If you use Netflix or Hulu for entertainment, you may have scrolled past or checked out documentary and reality TV shows like “Tiny House Hunters,” “Hoarders,” “Forks Over Knives,” or “Rotten.” It seems like ‘less is more’ is the common theme among all of these popular titles. The recent decluttering lifestyle trend, minimalism, is on the rise across the country. With ever-increasing rent rates and people opting for smaller spaces to save money, some of the trend’s popularity is simply driven by necessity. For other families, minimalism is about rejecting the “buy, spend, save” consumer cycle and living a more sustainable lifestyle.
So what happens to self storage if everyone stops buying stuff? Well so far, that hasn’t happened. Minimalism has fueled the self storage industry thus far, rather than slowing it. No matter how much people want to declutter and downsize, it seems there will always be stuff that people just aren’t willing to part with. (Those Beanie Babies could be worth millions someday!) Even more, over 10,000 Baby Boomers are retiring every day, and these numbers aren’t expected to slow down until the 2030s. As Baby Boomers retire, they downsize and relocate, both of which continue to drive the need for self storage. Despite minimalism’s popularity among millennials, the demand for self storage has continued to grow for these populations, as well. In fact, millennials are one of the fastest growing consumers of self storage. Millennials are very mobile, and all of that relocation has led to a lot of stuff in storage units. They’re also living in trendy, expensive real estate markets like Seattle and Boston, where it’s just cheaper to keep their stuff in a storage unit than rent a larger apartment.
But the demand can’t keep going up forever, can it? Many items that used to be commonly stored in self storage units can now be stored in the cloud, like photo albums, document storage, file cabinets, DVDs, and books. TVs and electronics are getting smaller and so are apartments, and a growing number of millennials and Gen Zers are choosing to spend their money on experiences and services, rather than “stuff” - whether it’s traveling the world, ordering food on Postmates, or the less-sexy necessity of paying for healthcare.
Still, furniture, family heirlooms, and small living spaces aren’t going anywhere, and people have to store this stuff somewhere. Minimalism won’t be the death of self storage - as long as the US economy continues to thrive, the real estate market is hot, and young people continue to see rising employment rates, self storage units will always be in demand.
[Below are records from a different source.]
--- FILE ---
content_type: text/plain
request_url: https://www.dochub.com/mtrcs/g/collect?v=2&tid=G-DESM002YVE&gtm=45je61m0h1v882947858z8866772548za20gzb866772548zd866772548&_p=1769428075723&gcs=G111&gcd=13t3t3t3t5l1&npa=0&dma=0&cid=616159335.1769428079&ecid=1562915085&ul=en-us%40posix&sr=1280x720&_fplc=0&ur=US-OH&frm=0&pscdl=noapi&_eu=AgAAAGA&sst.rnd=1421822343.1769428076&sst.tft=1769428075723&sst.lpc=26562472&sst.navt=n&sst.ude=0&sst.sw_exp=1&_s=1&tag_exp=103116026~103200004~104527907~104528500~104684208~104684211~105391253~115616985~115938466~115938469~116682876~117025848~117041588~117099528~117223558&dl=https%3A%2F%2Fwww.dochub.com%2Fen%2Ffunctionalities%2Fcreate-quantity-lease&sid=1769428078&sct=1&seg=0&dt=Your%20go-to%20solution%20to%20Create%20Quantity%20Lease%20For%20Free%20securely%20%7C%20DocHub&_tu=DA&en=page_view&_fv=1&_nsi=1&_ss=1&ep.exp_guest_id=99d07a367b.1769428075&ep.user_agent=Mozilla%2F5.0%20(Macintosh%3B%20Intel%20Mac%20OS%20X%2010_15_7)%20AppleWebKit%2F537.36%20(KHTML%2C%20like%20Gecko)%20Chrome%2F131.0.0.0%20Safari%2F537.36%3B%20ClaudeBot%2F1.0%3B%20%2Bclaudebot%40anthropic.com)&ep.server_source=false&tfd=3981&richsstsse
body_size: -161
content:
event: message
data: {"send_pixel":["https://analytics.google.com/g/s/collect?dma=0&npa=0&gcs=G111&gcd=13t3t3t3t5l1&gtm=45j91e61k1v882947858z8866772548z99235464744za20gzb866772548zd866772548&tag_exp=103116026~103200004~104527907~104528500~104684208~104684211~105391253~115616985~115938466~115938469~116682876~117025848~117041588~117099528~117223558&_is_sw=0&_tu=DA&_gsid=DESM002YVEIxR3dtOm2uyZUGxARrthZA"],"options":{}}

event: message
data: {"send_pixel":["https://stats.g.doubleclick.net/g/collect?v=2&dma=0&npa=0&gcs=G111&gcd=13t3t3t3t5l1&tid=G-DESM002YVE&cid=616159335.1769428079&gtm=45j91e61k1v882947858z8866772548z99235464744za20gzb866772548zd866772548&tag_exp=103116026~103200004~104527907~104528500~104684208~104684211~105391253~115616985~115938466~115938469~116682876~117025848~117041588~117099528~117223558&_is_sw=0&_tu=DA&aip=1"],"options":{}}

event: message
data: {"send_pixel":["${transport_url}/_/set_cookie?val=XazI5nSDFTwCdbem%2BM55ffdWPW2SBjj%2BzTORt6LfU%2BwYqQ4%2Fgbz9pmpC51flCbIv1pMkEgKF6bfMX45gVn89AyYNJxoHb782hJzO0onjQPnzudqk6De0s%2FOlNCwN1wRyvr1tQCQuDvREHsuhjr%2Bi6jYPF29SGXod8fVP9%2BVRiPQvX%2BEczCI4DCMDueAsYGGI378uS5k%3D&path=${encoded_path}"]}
While it’s unclear if the minimalism trend will be around for the long haul, the generations of tomorrow have made it clear that they value lifestyle mobility, one of the biggest drivers of storage.
So what can we expect to change? If millennials and Gen Zers are using self storage units as “off-site closets” so that they can live in expensive cities, we can expect to see the demand for climate control continue to grow. We can also expect the demand for large storage units to shrink: small apartments need smaller furniture, and younger generations are no longer storing bulky items like box TVs and books. Younger generations also love sharing to save on costs - we can expect to see a rise in digital key sharing technology and interest in innovative self storage startups that tout “cloud storage for physical stuff.” Tomorrow’s consumers will also be more likely to rent for short periods of time. As more jobs become online and work from home positions, we can expect consumers to continue to focus on travel and be flexible about relocating, so while tomorrow’s consumers may still need self storage, they won’t be needing it in the same city for long.
5x5s and closet-size spaces
Shorter rental periods
Americans still love their stuff, and human consumption and laziness will always be big drivers of self storage business. For the foreseeable future, storage owners can expect minimalism to continue to fuel the industry, rather than hinder it, and despite the differences between generations, the need for self storage will certainly remain for years to come.